[Start]
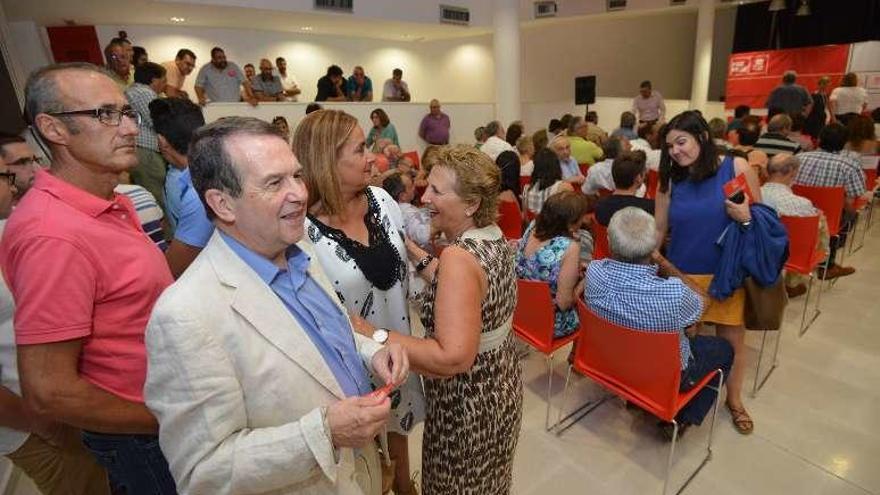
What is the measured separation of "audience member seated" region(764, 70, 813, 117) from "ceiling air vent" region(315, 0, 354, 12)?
22.8 ft

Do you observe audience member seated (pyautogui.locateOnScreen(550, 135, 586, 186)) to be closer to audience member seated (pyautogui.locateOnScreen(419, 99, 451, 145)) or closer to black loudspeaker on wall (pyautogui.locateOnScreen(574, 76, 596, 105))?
audience member seated (pyautogui.locateOnScreen(419, 99, 451, 145))

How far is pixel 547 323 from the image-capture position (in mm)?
2516

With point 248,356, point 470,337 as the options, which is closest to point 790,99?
point 470,337

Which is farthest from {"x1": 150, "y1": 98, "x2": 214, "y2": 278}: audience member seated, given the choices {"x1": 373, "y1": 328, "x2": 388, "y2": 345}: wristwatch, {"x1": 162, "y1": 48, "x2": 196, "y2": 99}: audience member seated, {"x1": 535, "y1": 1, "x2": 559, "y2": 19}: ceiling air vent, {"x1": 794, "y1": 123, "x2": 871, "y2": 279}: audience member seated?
{"x1": 535, "y1": 1, "x2": 559, "y2": 19}: ceiling air vent

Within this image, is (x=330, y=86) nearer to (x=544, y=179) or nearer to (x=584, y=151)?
(x=584, y=151)

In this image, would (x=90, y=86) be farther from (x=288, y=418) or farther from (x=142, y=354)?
(x=288, y=418)

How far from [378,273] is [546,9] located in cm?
997

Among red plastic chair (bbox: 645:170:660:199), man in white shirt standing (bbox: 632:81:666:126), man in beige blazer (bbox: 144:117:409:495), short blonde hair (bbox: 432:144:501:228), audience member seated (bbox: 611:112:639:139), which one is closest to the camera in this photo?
man in beige blazer (bbox: 144:117:409:495)

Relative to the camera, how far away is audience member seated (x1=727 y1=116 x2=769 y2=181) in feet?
13.6

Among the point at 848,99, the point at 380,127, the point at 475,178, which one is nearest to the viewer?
the point at 475,178

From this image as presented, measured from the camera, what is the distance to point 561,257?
8.51ft

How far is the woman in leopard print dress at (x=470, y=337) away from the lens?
4.12 feet

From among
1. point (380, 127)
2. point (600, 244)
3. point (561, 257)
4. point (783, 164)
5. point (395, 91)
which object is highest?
point (395, 91)

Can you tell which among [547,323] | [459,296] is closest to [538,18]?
[547,323]
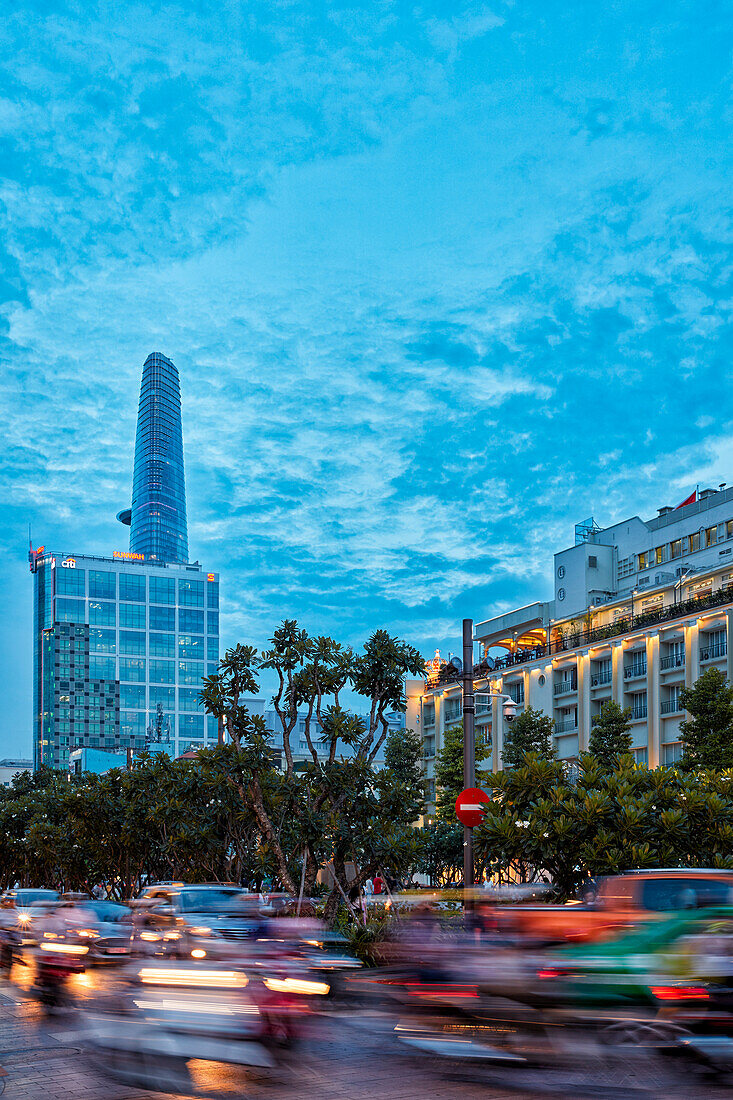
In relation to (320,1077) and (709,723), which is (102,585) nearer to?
(709,723)

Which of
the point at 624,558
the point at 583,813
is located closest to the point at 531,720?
the point at 624,558

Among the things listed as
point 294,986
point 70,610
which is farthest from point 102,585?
point 294,986

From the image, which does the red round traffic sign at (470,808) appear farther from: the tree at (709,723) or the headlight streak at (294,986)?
the tree at (709,723)

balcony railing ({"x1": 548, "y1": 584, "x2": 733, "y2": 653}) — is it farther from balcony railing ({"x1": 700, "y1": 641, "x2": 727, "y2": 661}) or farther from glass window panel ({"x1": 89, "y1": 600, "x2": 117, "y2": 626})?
glass window panel ({"x1": 89, "y1": 600, "x2": 117, "y2": 626})

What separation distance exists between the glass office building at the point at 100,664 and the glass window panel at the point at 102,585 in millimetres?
178

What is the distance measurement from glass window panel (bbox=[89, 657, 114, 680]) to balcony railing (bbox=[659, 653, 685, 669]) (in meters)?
147

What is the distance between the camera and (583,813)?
27.9 meters

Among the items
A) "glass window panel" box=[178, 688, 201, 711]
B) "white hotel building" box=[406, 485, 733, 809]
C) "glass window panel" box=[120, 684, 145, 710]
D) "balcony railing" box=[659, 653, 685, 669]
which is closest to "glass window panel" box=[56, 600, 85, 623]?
"glass window panel" box=[120, 684, 145, 710]

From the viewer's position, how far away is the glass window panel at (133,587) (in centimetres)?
19638

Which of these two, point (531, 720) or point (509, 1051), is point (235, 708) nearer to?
point (509, 1051)

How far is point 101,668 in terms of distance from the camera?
19438 cm

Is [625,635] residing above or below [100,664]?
above

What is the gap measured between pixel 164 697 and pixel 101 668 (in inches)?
486

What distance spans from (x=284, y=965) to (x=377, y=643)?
54.4ft
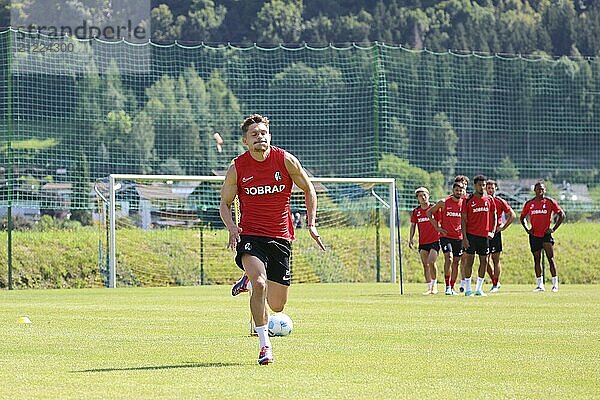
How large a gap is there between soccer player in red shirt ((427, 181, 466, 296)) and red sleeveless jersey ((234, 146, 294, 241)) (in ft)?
45.5

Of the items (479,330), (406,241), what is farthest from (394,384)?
(406,241)

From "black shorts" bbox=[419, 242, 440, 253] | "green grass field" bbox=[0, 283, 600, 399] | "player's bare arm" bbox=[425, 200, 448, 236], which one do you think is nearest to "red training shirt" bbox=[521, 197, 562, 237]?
"black shorts" bbox=[419, 242, 440, 253]

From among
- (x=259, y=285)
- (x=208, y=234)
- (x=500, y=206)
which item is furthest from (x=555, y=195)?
(x=259, y=285)

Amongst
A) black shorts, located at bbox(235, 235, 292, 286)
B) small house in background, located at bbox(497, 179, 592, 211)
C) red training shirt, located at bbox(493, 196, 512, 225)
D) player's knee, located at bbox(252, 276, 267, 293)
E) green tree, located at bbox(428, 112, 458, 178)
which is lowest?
player's knee, located at bbox(252, 276, 267, 293)

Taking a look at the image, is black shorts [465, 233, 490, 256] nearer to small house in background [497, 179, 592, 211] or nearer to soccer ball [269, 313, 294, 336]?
soccer ball [269, 313, 294, 336]

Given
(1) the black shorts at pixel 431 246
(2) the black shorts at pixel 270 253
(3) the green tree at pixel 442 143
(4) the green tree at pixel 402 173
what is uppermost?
(3) the green tree at pixel 442 143

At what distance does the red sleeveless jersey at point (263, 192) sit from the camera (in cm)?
1161

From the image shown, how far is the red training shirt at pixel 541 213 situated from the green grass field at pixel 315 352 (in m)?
6.55

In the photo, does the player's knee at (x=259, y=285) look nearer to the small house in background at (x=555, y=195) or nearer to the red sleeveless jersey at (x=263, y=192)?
the red sleeveless jersey at (x=263, y=192)

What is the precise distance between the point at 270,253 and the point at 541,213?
55.0ft

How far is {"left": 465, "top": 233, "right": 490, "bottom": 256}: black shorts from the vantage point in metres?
24.7

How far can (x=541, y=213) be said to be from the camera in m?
27.5

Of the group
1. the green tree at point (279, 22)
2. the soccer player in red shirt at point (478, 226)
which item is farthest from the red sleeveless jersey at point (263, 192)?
the green tree at point (279, 22)

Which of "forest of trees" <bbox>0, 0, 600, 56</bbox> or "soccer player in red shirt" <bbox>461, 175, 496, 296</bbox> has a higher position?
"forest of trees" <bbox>0, 0, 600, 56</bbox>
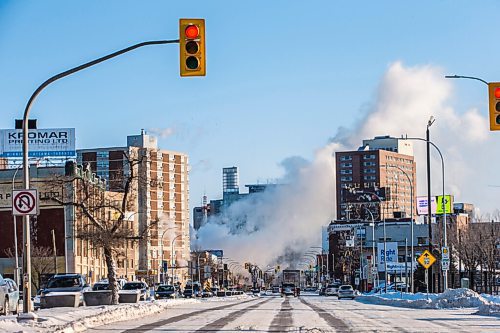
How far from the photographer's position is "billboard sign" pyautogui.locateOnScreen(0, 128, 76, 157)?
94375 millimetres

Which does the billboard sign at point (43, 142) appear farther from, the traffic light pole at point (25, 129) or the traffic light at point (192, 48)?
the traffic light at point (192, 48)

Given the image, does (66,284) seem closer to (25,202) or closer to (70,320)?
(70,320)

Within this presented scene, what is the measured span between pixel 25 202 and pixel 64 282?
2107cm

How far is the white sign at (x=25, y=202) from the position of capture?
83.5 feet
[End]
## TASK INSTRUCTIONS
Extract every line of the material above that contains the string "closer", treating uppercase and lowercase as different.

## SOLUTION
Do you observe audience member seated (pyautogui.locateOnScreen(550, 135, 586, 186)) to be closer to audience member seated (pyautogui.locateOnScreen(419, 99, 451, 145)) or closer to black loudspeaker on wall (pyautogui.locateOnScreen(574, 76, 596, 105))?
Given the image, does (66,284) seem closer to (25,202) or closer to (70,320)?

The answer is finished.